Shell Shuts In Gulf Production as Debby Bears Down
Royal Dutch Shell PLC said Sunday it shut down production at two of its U.S. Gulf of Mexico production platforms Sunday and was evacuating employees as Tropical Storm Debby bore down.
Debby, the fourth named storm this year, was moving at two miles an hour as of 11 a.m. EDT Sunday, a spokesman at the National Hurricane Center said. As it loitered, the storm piled heavy rains and winds of up to 60 miles an hour on to oil and gas platforms in the Gulf, forcing evacuations.

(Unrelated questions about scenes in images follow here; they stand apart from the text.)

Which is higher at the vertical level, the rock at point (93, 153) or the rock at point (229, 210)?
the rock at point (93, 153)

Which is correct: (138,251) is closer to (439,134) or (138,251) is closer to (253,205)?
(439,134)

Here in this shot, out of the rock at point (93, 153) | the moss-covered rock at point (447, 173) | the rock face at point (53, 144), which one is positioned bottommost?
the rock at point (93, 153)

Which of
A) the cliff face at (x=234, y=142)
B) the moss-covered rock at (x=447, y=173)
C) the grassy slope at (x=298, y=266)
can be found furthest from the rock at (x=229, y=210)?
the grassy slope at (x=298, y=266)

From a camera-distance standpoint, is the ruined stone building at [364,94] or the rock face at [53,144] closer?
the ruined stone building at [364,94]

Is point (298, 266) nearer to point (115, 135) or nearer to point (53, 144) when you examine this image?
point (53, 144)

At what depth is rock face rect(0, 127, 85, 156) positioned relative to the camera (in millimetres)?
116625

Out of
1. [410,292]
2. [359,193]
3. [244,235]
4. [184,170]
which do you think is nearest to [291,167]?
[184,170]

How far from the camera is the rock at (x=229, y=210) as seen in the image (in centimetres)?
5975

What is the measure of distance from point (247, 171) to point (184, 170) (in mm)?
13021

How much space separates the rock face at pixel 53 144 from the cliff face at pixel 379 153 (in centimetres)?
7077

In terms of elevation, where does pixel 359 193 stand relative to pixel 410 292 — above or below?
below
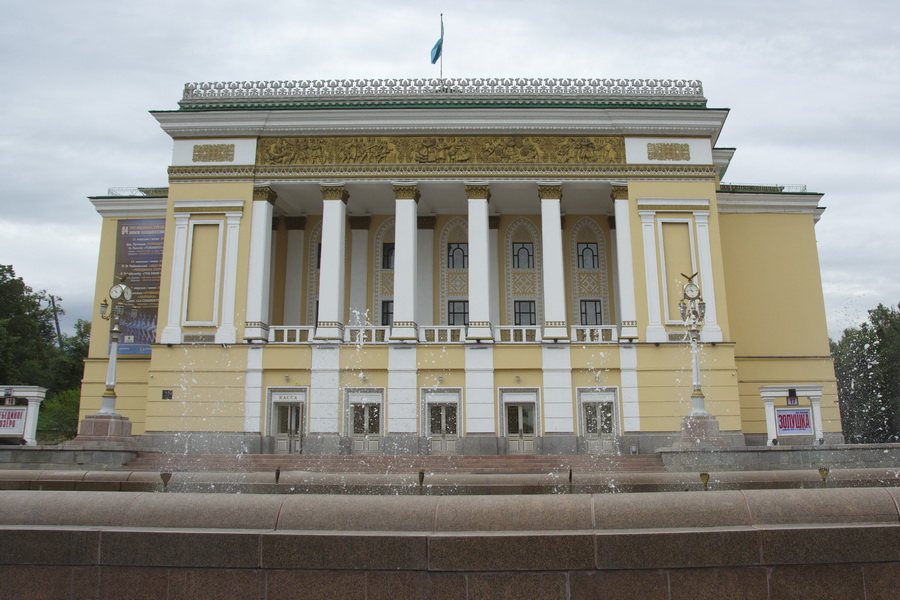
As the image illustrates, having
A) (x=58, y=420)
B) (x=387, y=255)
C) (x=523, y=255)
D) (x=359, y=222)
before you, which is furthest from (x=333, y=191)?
(x=58, y=420)

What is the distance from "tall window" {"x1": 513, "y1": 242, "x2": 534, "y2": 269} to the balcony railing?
3.93m

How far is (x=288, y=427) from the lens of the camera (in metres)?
26.0

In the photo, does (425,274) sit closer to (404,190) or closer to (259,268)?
(404,190)

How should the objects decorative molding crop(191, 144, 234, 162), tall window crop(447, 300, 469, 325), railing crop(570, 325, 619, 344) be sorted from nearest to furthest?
railing crop(570, 325, 619, 344), decorative molding crop(191, 144, 234, 162), tall window crop(447, 300, 469, 325)

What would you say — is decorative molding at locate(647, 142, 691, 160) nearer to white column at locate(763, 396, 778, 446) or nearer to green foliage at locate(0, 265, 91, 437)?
white column at locate(763, 396, 778, 446)

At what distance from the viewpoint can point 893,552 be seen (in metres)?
5.45

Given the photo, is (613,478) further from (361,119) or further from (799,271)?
(799,271)

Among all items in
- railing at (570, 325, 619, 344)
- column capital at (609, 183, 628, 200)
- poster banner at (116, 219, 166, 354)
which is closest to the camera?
railing at (570, 325, 619, 344)

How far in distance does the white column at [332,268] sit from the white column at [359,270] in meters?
3.01

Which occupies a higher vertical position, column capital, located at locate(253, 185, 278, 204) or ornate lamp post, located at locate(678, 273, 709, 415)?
column capital, located at locate(253, 185, 278, 204)

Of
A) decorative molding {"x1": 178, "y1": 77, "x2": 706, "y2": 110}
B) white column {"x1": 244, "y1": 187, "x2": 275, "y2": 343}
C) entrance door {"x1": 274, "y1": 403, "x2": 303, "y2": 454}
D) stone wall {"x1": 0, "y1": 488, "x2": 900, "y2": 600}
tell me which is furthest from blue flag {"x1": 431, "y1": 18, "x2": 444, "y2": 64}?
stone wall {"x1": 0, "y1": 488, "x2": 900, "y2": 600}

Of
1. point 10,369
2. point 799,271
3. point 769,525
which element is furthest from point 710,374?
point 10,369

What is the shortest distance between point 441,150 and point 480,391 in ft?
31.0

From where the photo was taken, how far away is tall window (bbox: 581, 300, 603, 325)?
99.9 ft
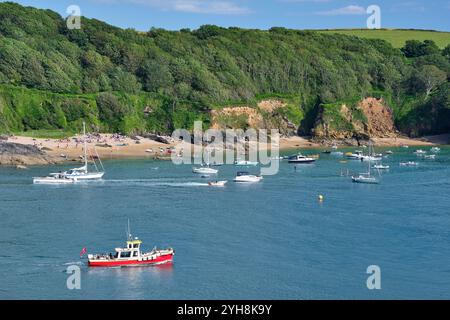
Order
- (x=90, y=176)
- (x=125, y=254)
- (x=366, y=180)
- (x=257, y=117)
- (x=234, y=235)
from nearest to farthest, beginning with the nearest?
(x=125, y=254) < (x=234, y=235) < (x=366, y=180) < (x=90, y=176) < (x=257, y=117)

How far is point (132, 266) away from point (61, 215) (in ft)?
75.0

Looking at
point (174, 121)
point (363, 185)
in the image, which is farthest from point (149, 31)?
point (363, 185)

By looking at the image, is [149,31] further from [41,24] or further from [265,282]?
[265,282]

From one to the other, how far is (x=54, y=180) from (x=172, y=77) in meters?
68.8

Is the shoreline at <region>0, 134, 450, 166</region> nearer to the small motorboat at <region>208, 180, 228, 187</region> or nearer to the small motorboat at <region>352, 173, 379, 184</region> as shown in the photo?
the small motorboat at <region>208, 180, 228, 187</region>

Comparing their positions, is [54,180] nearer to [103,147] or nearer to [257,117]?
[103,147]

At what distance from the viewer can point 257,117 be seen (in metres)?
168

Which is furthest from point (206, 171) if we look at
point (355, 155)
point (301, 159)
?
point (355, 155)

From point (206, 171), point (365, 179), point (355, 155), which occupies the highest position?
point (355, 155)

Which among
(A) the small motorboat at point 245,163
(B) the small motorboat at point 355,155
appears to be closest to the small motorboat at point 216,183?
(A) the small motorboat at point 245,163

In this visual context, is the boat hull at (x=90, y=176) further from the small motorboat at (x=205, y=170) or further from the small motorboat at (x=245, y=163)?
the small motorboat at (x=245, y=163)

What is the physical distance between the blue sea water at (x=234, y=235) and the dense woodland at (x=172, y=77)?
136 feet

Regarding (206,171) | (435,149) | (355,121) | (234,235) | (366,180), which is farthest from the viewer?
(355,121)

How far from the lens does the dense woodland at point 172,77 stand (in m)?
155
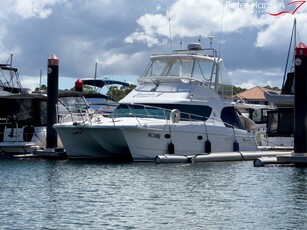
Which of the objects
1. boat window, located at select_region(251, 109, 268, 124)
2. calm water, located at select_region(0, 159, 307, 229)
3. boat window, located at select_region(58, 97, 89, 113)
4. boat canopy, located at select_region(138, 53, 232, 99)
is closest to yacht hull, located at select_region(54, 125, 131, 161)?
calm water, located at select_region(0, 159, 307, 229)

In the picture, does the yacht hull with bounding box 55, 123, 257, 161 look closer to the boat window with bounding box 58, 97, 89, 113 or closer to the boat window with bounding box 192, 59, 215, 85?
the boat window with bounding box 192, 59, 215, 85

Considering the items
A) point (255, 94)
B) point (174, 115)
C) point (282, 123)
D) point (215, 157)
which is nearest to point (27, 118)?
point (174, 115)

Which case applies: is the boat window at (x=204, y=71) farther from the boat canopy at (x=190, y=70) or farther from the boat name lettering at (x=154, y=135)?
the boat name lettering at (x=154, y=135)

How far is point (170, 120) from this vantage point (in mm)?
34625

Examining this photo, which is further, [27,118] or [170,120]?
[27,118]

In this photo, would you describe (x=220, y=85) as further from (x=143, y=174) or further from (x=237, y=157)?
(x=143, y=174)

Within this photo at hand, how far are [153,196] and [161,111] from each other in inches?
450

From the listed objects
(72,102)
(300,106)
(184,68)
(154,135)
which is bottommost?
(154,135)

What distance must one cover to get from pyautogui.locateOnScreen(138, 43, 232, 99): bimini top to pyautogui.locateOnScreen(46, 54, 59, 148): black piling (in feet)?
12.9

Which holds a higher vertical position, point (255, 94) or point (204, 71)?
point (255, 94)

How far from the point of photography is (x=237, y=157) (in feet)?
117

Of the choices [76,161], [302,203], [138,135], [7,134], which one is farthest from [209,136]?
[302,203]

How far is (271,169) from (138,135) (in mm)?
5649

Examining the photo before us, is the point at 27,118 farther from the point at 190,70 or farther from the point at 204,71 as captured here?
the point at 204,71
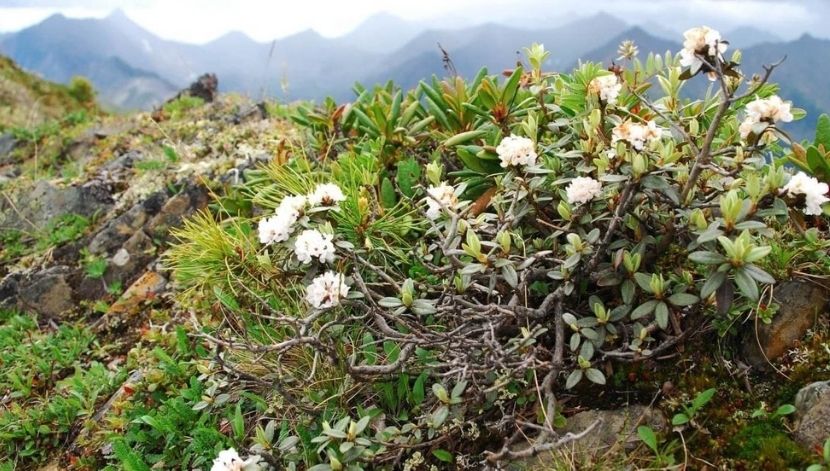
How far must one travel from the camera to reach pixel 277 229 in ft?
9.17

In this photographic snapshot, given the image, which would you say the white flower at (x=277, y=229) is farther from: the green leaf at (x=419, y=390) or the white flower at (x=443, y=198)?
the green leaf at (x=419, y=390)

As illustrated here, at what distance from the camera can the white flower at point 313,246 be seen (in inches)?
105

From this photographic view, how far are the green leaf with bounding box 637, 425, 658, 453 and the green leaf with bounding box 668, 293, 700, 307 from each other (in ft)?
1.71

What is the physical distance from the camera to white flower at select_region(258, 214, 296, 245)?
2.79 metres

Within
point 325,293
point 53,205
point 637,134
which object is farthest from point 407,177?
point 53,205

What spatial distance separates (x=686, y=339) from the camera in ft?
8.52

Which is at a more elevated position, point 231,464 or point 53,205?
point 231,464

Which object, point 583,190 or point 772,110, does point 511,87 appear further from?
point 772,110

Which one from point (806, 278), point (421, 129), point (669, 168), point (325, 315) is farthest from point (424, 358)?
point (421, 129)

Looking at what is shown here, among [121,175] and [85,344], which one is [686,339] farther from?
[121,175]

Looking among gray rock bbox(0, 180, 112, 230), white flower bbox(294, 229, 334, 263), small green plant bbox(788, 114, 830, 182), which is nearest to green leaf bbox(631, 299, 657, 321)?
small green plant bbox(788, 114, 830, 182)

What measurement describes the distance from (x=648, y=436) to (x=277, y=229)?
1861mm

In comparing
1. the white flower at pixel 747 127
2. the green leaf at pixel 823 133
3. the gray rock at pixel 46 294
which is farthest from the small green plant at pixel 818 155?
the gray rock at pixel 46 294

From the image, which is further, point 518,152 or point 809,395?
point 518,152
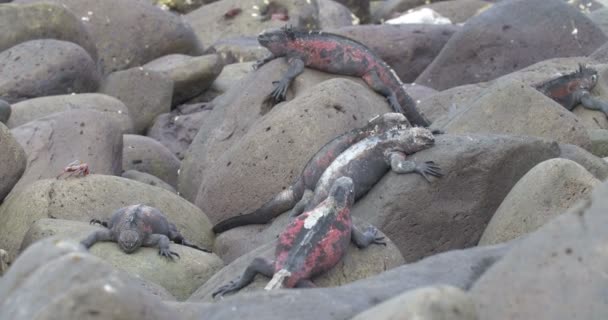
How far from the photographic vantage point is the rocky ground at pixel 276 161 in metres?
3.39

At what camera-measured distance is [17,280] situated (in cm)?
356

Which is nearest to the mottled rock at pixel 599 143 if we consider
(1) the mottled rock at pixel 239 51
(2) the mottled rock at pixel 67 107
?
(2) the mottled rock at pixel 67 107

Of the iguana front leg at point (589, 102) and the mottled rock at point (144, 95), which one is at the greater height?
the iguana front leg at point (589, 102)

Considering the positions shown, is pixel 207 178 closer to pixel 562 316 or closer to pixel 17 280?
pixel 17 280

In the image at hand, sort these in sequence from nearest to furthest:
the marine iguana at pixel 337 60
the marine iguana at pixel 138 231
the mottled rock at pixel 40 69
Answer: the marine iguana at pixel 138 231 < the marine iguana at pixel 337 60 < the mottled rock at pixel 40 69

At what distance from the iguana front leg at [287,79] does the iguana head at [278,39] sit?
15 centimetres

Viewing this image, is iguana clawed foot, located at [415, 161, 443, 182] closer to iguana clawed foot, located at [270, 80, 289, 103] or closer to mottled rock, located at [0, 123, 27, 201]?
iguana clawed foot, located at [270, 80, 289, 103]

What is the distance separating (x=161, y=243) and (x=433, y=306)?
3729 millimetres

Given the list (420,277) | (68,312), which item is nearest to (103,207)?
(420,277)

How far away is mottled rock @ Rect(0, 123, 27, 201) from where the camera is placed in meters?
7.44

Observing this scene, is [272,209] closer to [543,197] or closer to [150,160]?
[543,197]

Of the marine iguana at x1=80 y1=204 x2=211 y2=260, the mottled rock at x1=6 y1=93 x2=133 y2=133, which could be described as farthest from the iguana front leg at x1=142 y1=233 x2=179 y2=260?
the mottled rock at x1=6 y1=93 x2=133 y2=133

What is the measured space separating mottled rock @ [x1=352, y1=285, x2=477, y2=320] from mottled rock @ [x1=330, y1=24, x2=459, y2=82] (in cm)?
957

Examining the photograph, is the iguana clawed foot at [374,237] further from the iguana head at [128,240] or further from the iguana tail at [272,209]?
the iguana tail at [272,209]
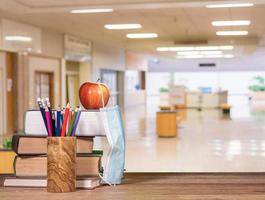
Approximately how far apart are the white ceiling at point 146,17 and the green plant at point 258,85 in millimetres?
22505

Shell is the third-largest oil and gas producer in the Gulf, having produced 240,000 barrels of oil equivalent a day in 2010. The company said it shut in production at its Auger and Enchilada/Salsa facilities and was considering other production shut-ins should weather conditions continue to deteriorate.
BP PLC, Anadarko Petroleum Corp. and BHP Billiton Ltd. already have suspended production at some of their Gulf of Mexico operations. ConocoPhillips, Chevron Corp. and others have started evacuating nonessential personnel from production platforms.
Gulf of Mexico federal offshore production accounts for 29% of oil and 12% of gas production in the U.S., down from about 30% for oil and 17% for gas in 2005, according to the U.S. Energy Information Administration.
As of March, federal offshore production from the Gulf was 1.4 million barrels of oil a day and 4.4 billion cubic feet of gas a day, down from its peak of 1.7 million barrels of oil a day and 6.3 billion cubic feet of gas a day in 2010.